Expert: Paul Klarreich - 2/14/2009

Question
4.) Consider the function f(x)= x^(4/3) + 4x^(1/3) on the interval -8 ≤ x ≤ 8.
a.) Find the coordinates of all points at which the tangent to the curve is a horizontal line.
b.) Find the coordinates of all points at which the tangent to the curve is a vertical line.
c.) Find the coordinates of the points at which the absolute maximum and minimum occur.
d.) For what values of x is the function concave down?

Answer
Questioner:   Linrosa
Category:  Calculus
Private:  No
 
Subject:  Tangents, Max & Min
Question:  4.) Consider the function f(x)= x^(4/3) + 4x^(1/3) on the interval -8 ≤ x ≤ 8.
a.) Find the coordinates of all points at which the tangent to the curve is a horizontal line.
b.) Find the coordinates of all points at which the tangent to the curve is a vertical line.
c.) Find the coordinates of the points at which the absolute maximum and minimum occur.
d.) For what values of x is the function concave down?

You start with  

f'(x) = 4(x^1/3)/3 + 4x^(-2/3)/3

f'(x) = 4/3[ x^1/3 + 4x^(-2/3)]  << use this later.

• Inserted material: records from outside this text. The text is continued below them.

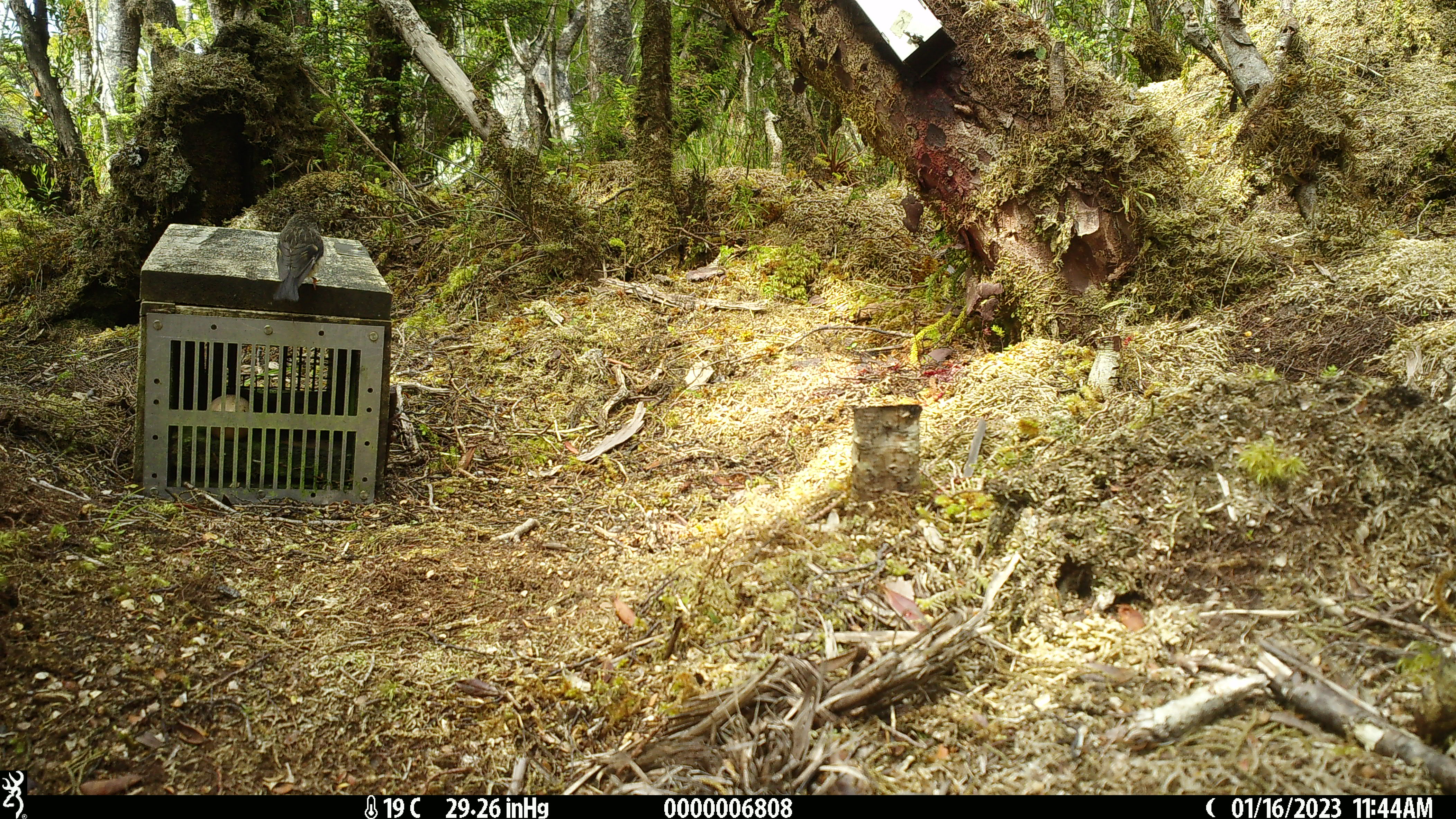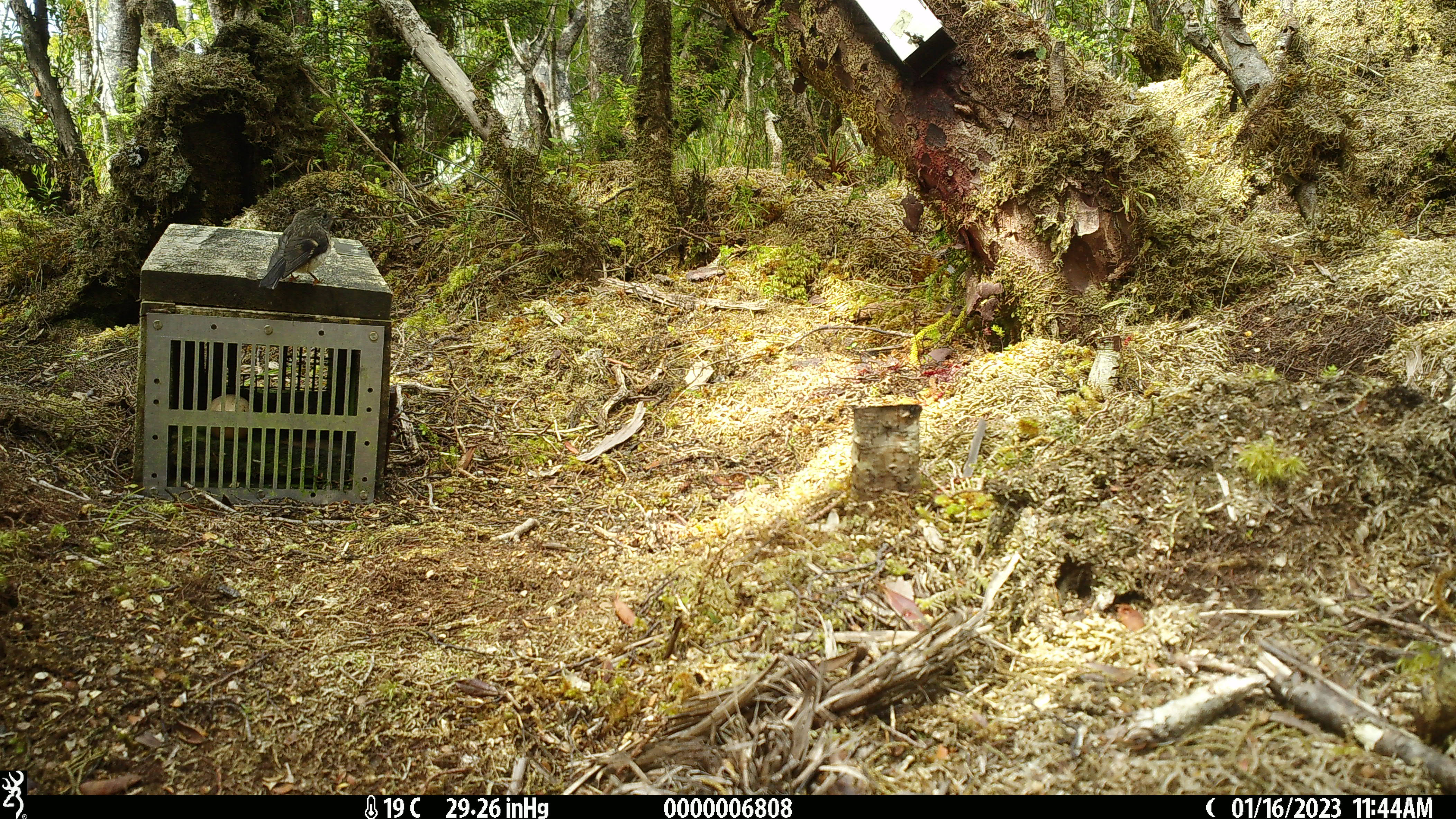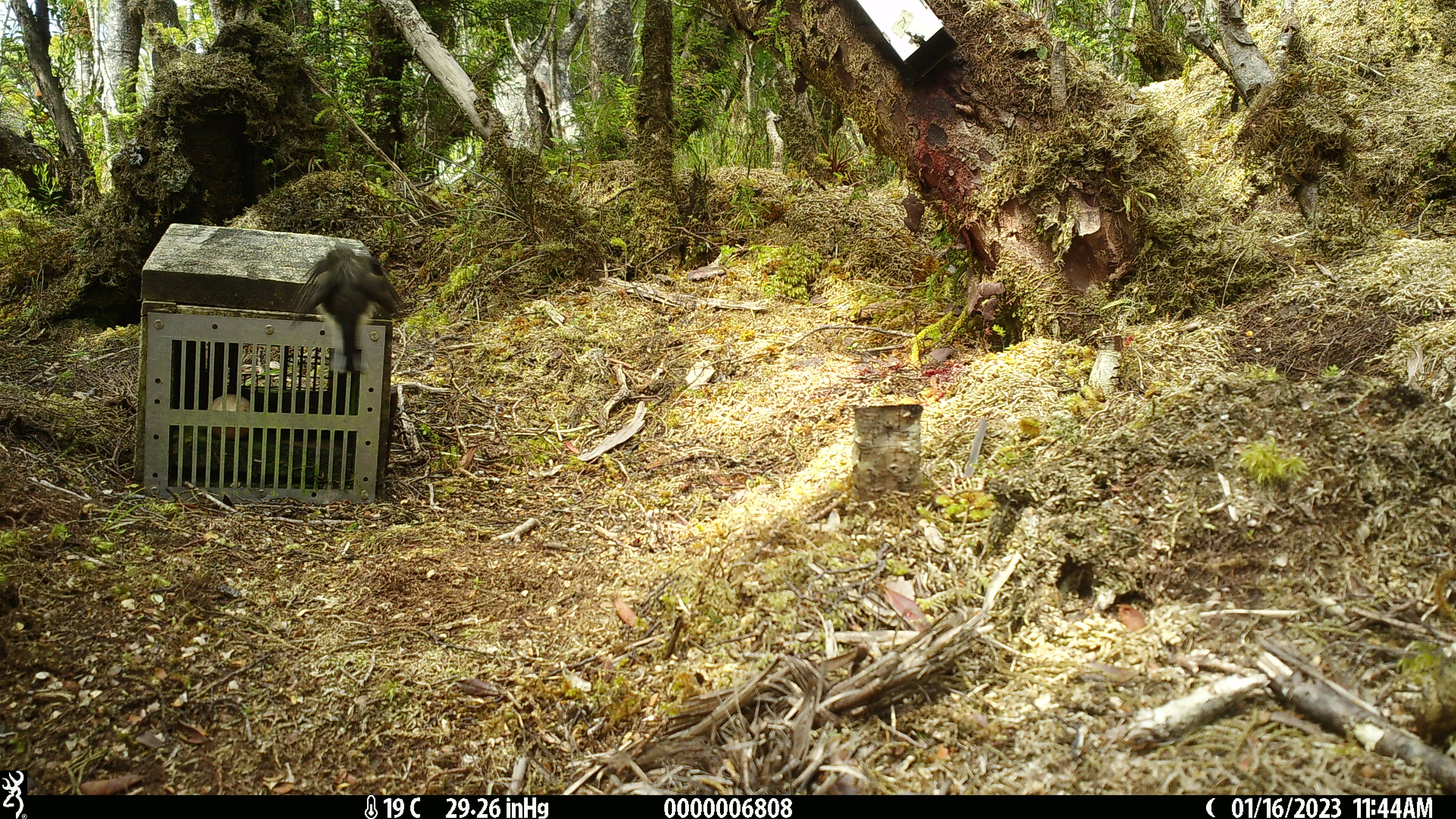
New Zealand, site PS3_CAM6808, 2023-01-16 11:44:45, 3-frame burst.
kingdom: Animalia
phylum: Chordata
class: Aves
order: Passeriformes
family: Petroicidae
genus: Petroica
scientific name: Petroica macrocephala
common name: tomtit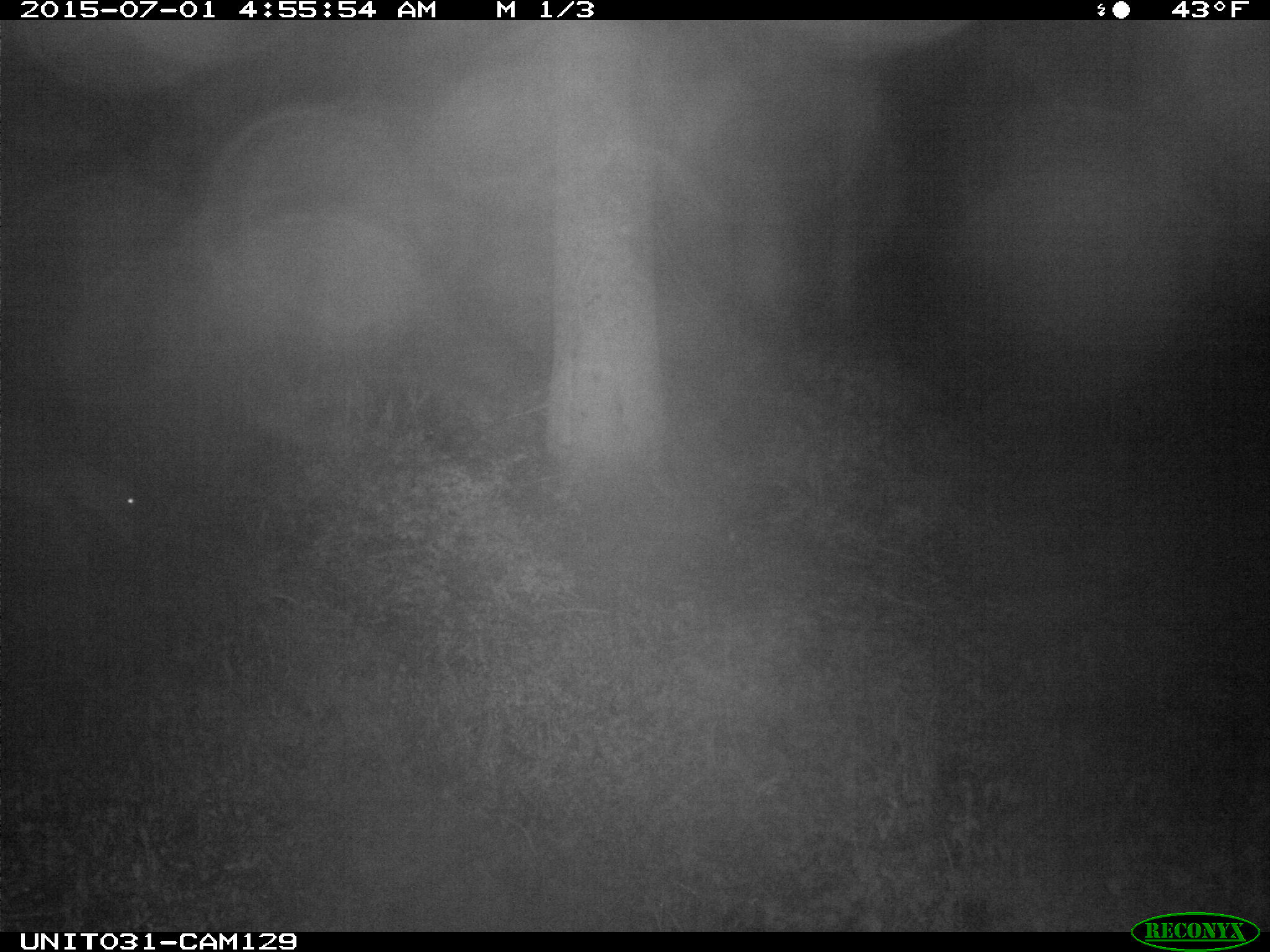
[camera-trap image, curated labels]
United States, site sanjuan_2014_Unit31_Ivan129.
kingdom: Animalia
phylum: Chordata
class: Mammalia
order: Artiodactyla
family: Cervidae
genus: Odocoileus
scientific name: Odocoileus hemionus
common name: mule deer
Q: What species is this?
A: Odocoileus hemionus (mule deer).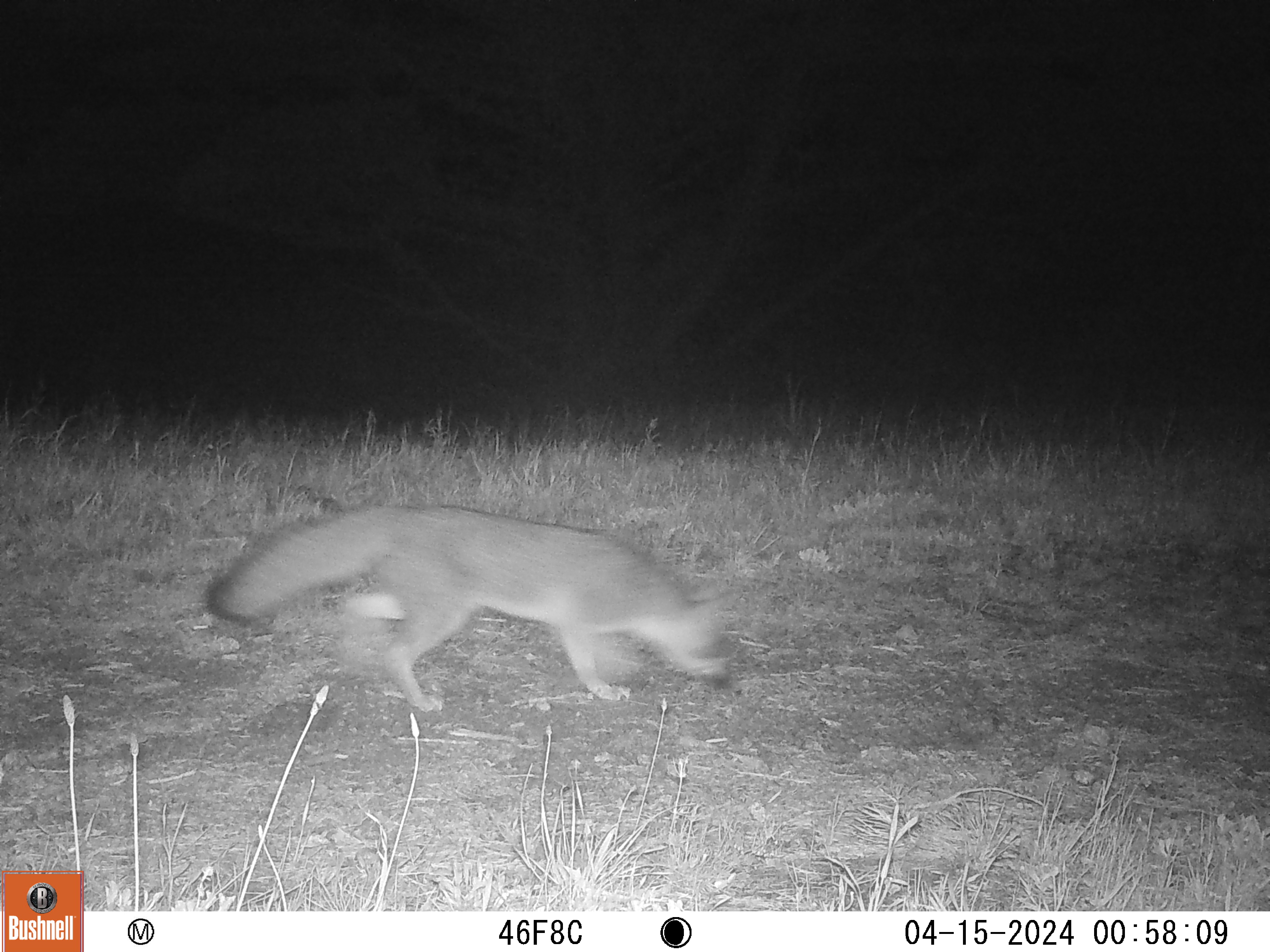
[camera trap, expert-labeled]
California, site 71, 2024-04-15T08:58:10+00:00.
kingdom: Animalia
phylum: Chordata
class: Mammalia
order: Carnivora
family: Canidae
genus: Urocyon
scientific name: Urocyon cinereoargenteus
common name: gray fox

f'(x) = 4/3[ x^1/3 + 1/x^(2/3)]  

f'(x) = 4/3[ x^1/3 + 1/x^(2/3)]

f'(x) = 4/3[ (x + 1)/x^(2/3)]

Now you can do your stuff:


a.) Find the coordinates of all points at which the tangent to the curve is a horizontal line.

Set f'(x) = 0.  Solve, then substitute into f(x) to get y.

b.) Find the coordinates of all points at which the tangent to the curve is a vertical line.

Find where f'(x) is undefined.  Substitute, if possible.

c) Use the results of a and b, along with your endpoints -8, 8.  Test f(each of them)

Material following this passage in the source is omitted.